GNU parallel


This example focuses on a case in which you claim (or are given) more than one CPU on one node, which will be used to run several instances of a serial processes in parallel (for example using different input parameters, or for different statistical realizations). This case is relevant for example when the queuing system restricts allocation to entire nodes. In that case, no matter how many CPUs-per-node you would demand you would be given all CPUs on the node, so you should better make good use of it.

The idea is to use GNU Parallel to do all the work for you. It is designed to run several serial processes in parallel. It is a simple perl script which is easy to ‘install’ (see Local installation of parallel). What it basically does is to run some (nested) loop in parallel. Each iteration of this loop contains a (long) process (e.g. Matlab, Python, your own executable, …). Parallel then runs N processes at the same time (where N is the number of CPUs you have available). As soon as one process finishes, the next process is submitted, and so on until your entire loop is finished. It is perfectly fine that not all processes take the same amount of time, as soon as one CPU is freed, another process is started. And the great thing is: its syntax is extremely easy.

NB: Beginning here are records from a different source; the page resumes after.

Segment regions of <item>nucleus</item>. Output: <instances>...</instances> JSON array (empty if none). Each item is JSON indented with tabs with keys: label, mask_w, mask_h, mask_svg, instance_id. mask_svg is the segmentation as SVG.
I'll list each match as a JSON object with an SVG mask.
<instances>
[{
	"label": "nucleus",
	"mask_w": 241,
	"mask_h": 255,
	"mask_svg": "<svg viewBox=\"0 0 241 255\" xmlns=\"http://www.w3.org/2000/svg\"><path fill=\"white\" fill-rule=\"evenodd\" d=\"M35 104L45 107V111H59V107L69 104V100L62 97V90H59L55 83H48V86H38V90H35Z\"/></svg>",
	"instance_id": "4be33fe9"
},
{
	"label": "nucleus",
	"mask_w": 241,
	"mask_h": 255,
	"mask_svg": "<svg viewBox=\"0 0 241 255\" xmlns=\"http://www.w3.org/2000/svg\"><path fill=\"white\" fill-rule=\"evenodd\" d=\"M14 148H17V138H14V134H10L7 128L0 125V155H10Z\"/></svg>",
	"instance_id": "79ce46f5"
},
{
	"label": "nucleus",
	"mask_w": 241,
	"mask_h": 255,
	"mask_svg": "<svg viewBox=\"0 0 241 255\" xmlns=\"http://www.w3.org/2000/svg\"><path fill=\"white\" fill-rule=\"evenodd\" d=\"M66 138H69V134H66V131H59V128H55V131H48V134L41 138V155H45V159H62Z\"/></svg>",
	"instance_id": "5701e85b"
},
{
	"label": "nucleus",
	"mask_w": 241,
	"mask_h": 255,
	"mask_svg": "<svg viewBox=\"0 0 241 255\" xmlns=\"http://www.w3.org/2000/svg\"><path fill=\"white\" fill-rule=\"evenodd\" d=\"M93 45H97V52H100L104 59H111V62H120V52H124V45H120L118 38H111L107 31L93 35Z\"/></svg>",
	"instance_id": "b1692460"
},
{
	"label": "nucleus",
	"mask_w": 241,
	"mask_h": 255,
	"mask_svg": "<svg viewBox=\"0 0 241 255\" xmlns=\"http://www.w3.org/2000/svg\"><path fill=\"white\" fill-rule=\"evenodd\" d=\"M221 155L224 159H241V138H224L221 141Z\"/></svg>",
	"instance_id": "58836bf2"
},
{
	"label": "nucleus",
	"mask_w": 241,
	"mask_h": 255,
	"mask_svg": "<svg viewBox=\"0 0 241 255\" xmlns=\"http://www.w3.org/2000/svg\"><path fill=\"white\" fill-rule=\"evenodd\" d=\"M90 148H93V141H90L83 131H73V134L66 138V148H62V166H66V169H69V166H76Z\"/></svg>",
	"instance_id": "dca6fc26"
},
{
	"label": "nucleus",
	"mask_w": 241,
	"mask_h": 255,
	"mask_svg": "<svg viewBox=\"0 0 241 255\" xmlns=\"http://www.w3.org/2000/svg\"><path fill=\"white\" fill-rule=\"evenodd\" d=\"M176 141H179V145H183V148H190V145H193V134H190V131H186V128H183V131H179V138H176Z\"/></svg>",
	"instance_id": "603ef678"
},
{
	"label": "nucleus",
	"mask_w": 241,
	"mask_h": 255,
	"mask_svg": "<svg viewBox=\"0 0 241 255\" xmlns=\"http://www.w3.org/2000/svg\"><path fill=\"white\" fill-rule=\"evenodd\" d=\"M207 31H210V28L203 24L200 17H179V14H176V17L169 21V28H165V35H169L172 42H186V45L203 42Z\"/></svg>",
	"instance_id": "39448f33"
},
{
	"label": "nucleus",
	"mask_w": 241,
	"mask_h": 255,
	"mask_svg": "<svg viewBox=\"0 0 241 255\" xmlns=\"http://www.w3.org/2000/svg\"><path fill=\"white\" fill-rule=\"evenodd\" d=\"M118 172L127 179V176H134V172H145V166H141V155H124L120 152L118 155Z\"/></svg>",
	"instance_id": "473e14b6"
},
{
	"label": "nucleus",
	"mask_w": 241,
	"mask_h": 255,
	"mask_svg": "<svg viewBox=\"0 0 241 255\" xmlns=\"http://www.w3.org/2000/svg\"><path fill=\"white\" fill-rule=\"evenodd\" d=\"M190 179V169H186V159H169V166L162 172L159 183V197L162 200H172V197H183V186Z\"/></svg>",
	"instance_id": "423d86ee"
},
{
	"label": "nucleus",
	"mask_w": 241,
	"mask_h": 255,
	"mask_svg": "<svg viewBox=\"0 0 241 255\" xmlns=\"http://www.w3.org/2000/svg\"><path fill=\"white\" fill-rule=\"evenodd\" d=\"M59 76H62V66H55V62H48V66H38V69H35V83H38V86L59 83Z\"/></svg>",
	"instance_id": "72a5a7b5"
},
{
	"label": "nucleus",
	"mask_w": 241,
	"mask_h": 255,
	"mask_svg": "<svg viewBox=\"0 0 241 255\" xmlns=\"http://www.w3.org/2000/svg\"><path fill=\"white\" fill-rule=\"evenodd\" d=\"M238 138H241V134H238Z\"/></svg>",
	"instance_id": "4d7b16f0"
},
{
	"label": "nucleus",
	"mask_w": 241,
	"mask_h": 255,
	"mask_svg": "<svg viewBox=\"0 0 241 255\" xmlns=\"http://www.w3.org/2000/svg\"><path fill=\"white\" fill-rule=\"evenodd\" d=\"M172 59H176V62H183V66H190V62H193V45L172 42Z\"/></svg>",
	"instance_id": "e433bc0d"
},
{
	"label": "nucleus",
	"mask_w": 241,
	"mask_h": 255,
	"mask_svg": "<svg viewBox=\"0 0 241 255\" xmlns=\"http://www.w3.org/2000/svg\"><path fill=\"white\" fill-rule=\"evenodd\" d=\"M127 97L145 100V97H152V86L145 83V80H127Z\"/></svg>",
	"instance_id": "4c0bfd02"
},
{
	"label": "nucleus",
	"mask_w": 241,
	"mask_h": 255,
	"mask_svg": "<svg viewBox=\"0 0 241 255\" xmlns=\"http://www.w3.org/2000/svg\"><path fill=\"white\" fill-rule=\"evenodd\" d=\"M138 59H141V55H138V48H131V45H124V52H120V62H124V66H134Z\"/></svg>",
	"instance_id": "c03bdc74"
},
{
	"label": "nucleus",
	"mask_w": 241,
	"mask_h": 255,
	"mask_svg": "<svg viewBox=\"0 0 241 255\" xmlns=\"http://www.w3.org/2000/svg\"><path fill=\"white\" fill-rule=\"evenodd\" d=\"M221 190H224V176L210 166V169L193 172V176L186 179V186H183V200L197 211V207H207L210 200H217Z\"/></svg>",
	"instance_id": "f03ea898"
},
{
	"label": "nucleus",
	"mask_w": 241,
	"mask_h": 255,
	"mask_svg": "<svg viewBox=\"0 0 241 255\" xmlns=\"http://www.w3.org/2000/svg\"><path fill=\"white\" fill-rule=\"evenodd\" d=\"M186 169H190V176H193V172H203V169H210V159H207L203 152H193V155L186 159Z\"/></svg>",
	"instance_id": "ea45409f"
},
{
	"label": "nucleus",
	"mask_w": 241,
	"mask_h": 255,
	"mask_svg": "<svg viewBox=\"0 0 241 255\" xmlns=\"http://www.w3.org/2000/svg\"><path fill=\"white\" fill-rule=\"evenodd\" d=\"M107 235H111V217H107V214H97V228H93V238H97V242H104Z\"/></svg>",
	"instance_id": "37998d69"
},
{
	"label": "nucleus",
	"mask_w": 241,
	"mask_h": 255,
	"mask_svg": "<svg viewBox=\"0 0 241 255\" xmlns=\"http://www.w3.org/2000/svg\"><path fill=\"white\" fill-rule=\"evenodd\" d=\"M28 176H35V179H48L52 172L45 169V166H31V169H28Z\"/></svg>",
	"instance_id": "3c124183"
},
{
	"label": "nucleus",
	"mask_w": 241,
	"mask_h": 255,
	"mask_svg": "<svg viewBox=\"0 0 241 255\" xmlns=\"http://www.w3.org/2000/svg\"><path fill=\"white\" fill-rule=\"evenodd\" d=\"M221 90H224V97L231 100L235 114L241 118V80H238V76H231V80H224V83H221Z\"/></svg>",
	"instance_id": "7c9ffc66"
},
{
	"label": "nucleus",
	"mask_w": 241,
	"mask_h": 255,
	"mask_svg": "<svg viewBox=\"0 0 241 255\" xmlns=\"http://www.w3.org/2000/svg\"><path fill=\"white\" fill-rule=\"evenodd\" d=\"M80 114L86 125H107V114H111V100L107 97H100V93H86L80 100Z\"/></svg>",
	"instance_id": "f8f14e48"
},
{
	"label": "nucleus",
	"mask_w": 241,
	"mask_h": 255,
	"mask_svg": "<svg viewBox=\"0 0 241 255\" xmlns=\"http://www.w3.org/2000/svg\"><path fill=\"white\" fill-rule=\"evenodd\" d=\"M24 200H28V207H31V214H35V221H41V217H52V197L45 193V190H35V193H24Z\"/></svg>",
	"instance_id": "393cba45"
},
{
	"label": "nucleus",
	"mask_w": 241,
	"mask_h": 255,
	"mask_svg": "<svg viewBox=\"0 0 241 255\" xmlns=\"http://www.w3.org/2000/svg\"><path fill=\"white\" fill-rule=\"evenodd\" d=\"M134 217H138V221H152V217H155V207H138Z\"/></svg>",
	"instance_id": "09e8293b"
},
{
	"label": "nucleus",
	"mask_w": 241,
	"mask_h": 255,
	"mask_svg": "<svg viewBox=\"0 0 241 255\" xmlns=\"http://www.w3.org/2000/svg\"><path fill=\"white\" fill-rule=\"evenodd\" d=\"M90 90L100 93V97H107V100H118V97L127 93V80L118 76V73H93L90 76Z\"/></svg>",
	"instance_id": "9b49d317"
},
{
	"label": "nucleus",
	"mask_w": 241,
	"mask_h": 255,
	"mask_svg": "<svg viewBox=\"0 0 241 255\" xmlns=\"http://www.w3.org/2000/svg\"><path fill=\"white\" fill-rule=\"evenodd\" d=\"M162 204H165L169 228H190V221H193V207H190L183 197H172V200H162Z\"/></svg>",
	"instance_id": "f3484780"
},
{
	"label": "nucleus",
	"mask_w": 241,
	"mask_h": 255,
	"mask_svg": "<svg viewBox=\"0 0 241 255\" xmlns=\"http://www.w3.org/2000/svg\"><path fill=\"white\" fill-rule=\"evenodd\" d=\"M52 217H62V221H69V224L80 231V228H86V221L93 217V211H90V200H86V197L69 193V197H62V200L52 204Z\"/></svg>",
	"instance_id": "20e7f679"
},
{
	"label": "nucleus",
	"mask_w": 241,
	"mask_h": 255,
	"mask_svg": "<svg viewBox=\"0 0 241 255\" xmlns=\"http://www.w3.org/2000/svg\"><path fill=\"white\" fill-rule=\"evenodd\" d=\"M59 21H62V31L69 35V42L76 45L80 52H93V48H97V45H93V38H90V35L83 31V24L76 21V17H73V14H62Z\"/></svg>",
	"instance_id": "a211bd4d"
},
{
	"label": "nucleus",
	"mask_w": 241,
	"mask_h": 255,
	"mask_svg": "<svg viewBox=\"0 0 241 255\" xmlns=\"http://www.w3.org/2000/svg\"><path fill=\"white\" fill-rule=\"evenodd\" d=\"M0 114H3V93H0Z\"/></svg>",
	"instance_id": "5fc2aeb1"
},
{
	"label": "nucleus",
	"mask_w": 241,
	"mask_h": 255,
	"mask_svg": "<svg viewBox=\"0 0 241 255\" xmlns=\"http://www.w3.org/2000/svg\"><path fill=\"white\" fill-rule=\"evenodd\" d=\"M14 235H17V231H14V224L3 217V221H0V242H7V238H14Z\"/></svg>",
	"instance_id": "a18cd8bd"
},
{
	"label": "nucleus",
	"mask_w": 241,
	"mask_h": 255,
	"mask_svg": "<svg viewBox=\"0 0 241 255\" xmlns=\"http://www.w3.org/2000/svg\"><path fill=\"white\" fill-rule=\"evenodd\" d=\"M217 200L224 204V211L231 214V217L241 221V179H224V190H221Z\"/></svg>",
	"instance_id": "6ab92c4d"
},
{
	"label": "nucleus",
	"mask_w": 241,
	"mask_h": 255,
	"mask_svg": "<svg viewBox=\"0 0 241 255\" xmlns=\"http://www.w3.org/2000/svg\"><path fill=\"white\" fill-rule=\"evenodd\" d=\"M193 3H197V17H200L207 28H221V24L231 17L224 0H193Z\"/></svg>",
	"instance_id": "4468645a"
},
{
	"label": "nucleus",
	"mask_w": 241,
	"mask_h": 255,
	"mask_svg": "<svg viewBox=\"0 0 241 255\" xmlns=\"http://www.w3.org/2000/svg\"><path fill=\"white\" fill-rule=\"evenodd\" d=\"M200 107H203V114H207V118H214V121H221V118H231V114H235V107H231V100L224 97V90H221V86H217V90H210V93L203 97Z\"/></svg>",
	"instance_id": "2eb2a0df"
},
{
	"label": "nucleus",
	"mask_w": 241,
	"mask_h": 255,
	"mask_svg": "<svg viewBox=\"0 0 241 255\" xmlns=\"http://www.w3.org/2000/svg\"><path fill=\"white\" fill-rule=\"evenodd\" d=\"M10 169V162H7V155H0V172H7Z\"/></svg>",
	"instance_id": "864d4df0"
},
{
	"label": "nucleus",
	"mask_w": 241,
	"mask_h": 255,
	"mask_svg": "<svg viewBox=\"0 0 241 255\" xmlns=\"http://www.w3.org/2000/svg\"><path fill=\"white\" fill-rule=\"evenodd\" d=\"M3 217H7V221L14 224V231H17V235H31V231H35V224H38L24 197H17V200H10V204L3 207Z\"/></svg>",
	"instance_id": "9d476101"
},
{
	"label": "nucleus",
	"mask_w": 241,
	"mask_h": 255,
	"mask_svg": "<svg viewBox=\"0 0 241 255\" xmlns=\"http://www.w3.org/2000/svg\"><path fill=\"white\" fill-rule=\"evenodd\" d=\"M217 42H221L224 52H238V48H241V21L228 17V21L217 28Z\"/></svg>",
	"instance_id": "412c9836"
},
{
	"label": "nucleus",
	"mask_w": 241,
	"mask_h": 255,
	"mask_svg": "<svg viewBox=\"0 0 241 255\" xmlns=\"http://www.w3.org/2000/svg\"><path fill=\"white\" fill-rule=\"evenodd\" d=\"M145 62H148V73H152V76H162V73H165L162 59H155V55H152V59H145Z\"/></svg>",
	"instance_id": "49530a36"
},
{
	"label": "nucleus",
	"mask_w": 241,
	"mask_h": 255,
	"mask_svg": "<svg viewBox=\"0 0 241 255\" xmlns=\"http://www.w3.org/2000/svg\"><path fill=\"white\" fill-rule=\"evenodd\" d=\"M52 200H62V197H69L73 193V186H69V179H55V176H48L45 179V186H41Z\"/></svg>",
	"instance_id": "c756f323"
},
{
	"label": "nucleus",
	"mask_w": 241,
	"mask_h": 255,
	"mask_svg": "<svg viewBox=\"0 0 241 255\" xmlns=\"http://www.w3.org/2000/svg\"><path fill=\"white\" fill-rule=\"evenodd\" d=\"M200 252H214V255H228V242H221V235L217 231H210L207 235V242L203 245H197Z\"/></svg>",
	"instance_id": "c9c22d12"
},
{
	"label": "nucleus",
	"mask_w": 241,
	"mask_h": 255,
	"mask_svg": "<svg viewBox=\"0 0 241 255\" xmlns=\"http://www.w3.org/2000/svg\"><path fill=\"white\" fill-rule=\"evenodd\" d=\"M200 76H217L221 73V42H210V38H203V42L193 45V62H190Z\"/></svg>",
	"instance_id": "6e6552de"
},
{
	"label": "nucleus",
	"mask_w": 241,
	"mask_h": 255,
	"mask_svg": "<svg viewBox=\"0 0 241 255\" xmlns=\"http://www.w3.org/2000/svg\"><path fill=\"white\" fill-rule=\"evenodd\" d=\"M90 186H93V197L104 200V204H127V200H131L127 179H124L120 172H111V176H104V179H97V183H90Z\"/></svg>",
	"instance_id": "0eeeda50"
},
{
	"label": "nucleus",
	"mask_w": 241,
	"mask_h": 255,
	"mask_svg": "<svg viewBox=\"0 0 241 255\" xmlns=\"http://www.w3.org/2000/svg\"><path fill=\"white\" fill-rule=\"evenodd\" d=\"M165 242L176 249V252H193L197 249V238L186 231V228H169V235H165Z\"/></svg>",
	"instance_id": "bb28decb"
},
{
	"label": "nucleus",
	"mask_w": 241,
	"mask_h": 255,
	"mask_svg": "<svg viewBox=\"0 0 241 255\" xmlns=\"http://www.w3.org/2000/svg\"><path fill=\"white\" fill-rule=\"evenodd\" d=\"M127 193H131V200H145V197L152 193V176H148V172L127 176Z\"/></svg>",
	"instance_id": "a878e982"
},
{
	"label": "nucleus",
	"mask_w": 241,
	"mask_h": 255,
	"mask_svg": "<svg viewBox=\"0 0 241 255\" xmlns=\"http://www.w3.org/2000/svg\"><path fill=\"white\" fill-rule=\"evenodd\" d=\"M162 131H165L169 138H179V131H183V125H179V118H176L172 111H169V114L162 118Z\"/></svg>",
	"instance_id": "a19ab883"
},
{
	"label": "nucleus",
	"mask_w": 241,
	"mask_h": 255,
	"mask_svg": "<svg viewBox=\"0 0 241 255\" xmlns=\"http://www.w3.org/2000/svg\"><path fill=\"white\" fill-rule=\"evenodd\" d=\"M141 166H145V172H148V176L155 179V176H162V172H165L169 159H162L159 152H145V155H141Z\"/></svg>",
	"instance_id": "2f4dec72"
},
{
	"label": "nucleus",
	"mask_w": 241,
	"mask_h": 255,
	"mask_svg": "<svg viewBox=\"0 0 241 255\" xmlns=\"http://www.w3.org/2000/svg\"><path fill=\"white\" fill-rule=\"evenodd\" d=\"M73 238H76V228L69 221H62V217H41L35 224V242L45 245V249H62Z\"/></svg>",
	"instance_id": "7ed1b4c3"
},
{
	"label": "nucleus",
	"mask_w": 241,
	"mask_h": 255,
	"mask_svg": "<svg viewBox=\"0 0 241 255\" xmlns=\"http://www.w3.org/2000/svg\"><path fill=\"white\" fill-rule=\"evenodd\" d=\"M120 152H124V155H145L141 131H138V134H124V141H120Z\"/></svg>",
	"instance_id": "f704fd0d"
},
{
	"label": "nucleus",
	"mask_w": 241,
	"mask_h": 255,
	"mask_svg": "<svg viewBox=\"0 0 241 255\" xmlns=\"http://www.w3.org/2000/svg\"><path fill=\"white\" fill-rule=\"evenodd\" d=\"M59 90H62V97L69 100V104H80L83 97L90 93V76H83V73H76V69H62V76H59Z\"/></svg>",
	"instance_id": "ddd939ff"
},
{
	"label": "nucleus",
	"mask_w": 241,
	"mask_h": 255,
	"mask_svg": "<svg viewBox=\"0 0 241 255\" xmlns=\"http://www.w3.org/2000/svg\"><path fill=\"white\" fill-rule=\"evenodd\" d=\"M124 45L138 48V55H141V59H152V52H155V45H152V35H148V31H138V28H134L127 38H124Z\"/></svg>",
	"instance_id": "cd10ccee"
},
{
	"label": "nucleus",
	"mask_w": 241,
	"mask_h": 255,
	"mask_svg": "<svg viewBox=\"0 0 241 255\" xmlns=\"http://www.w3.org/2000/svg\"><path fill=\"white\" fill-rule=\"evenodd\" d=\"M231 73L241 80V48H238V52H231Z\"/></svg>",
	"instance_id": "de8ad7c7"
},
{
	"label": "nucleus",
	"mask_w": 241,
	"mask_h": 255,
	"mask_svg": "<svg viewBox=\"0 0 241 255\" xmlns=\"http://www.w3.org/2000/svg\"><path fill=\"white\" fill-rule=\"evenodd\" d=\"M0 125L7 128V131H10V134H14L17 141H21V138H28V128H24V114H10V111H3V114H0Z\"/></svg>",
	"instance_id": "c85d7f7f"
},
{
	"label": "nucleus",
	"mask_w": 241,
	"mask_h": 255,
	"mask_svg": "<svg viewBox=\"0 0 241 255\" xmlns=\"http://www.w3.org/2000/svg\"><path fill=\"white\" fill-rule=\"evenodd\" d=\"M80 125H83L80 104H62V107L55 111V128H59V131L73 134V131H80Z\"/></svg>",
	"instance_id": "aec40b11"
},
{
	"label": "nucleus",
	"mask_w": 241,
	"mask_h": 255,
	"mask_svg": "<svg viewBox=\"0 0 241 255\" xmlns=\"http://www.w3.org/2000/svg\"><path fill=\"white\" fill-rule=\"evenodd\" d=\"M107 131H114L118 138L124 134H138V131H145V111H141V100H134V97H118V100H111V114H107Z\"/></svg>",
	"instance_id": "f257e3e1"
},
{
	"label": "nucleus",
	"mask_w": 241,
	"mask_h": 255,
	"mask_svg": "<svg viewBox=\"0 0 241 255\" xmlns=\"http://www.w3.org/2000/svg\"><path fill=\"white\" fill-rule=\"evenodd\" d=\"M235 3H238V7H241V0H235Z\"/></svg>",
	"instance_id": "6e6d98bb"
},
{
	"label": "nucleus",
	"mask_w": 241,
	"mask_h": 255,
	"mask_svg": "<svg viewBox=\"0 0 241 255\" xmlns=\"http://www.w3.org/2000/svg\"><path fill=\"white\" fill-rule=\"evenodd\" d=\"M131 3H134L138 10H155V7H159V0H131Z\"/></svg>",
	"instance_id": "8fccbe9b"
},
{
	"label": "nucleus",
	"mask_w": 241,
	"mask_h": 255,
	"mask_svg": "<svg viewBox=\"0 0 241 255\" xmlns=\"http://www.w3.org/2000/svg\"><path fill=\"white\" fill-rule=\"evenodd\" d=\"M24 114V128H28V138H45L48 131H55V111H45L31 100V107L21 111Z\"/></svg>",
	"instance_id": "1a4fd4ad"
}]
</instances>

GNU Parallel also allows parallelization one several nodes. In the present context this in not very relevant as you can just submit several single node jobs. Should you be interested consult the manual.

Job script

[source: job.slurm]

#SBATCH --job-name parallel
#SBATCH --out job.slurm.out
#SBATCH --nodes 1
#SBATCH --ntasks 1
#SBATCH --cpus-per-task 5
#SBATCH --partition debug

parallel --max-procs=${SLURM_CPUS_PER_TASK} 'echo {1} {2}' ::: {1..12} ::: summer winter


To facilitate writing job-scripts, it can be created using the GooseSLURM Python module: [source:].

Code explained

The job script has to following parts:


Definition of the language that this script is written in (BASH in this case).

#SBATCH --job-name parallel
#SBATCH --out job.slurm.out
#SBATCH --nodes 1
#SBATCH --ntasks 1
#SBATCH --cpus-per-task 5
#SBATCH --partition debug

Allocation of resources. These lines are interpreted by the sbatch command, but are then ordinary comments when the script run on the compute node. Notice that in this case 5 CPUs on one node are demanded.

parallel --max-procs=${SLURM_CPUS_PER_TASK} 'echo {1} {2}' ::: {1..12} ::: summer winter

Run your executable in parallel. In this case the executable is mimicked using the echo command, which provided with two arguments. As an example a nested loop is run with the first argument an index in the range 1-12 and the second argument a name which gets the values ‘summer’ or ‘winter’.


The job is submitted using

$ sbatch job.slurm

Once the job is completed, the output can be inspected:

$ cat job.slurm.out

1 summer
1 winter
2 summer
2 winter
3 summer
3 winter
4 summer
4 winter
5 summer
5 winter
6 summer
6 winter
7 summer
7 winter
8 summer
8 winter
9 summer
9 winter
10 summer
10 winter
11 summer
11 winter
12 summer
12 winter

where we clearly see the effect of the nested loop.

To check that the processes actually are run in parallel one can:

  1. Log in to the node

    $ ssh ...

    where the host name of the compute node that job runs on, is listed in the output of the squeue command.

  2. Use top or htop to inspect the running processes:

    $ htop

    (You can limit the output to your account by typing u and then your user name.)


This example runs too fast to really see anything. It becomes obvious for a more realistic (slower) process.

Other usage

Read commands from text file

An easy option is to store a list of commands in a plain text file:

somoprogram 1 1 1
somoprogram 1 1 2
somoprogram 1 1 3
somoprogram 1 2 1
somoprogram 1 2 2
somoprogram 1 2 3

These commands can then be executed in parallel using

parallel :::: example.txt


Don’t forget to specify the number of processors to use:

parallel --max-procs=${SLURM_CPUS_PER_TASK} :::: example.txt

Local installation of parallel

To ‘install’ GNU parallel into your home folder, for example under ~/opt.

  1. Download the latest version of GNU Parallel. You’ll find ‘parallel-latest.tar.bz2’ on the bottom of the page.

  2. Make the directory ~/opt if it does not yet exist

    $ mkdir $HOME/opt
  3. ‘Install’ GNU Parallel:

    $ tar jxvf parallel-latest.tar.bz2
    $ cd parallel-XXXXXXXX
    $ ./configure --prefix=$HOME/opt
    $ make
    $ make install

    Note that the relevant files will be installed in ~/opt/bin.

  4. Add ~/opt/bin to your path:

    $ export PATH=$HOME/opt/bin:$PATH

    To make this permanent, add this line to your ~/.bashrc (or some equivalent configuration file), see for example this page.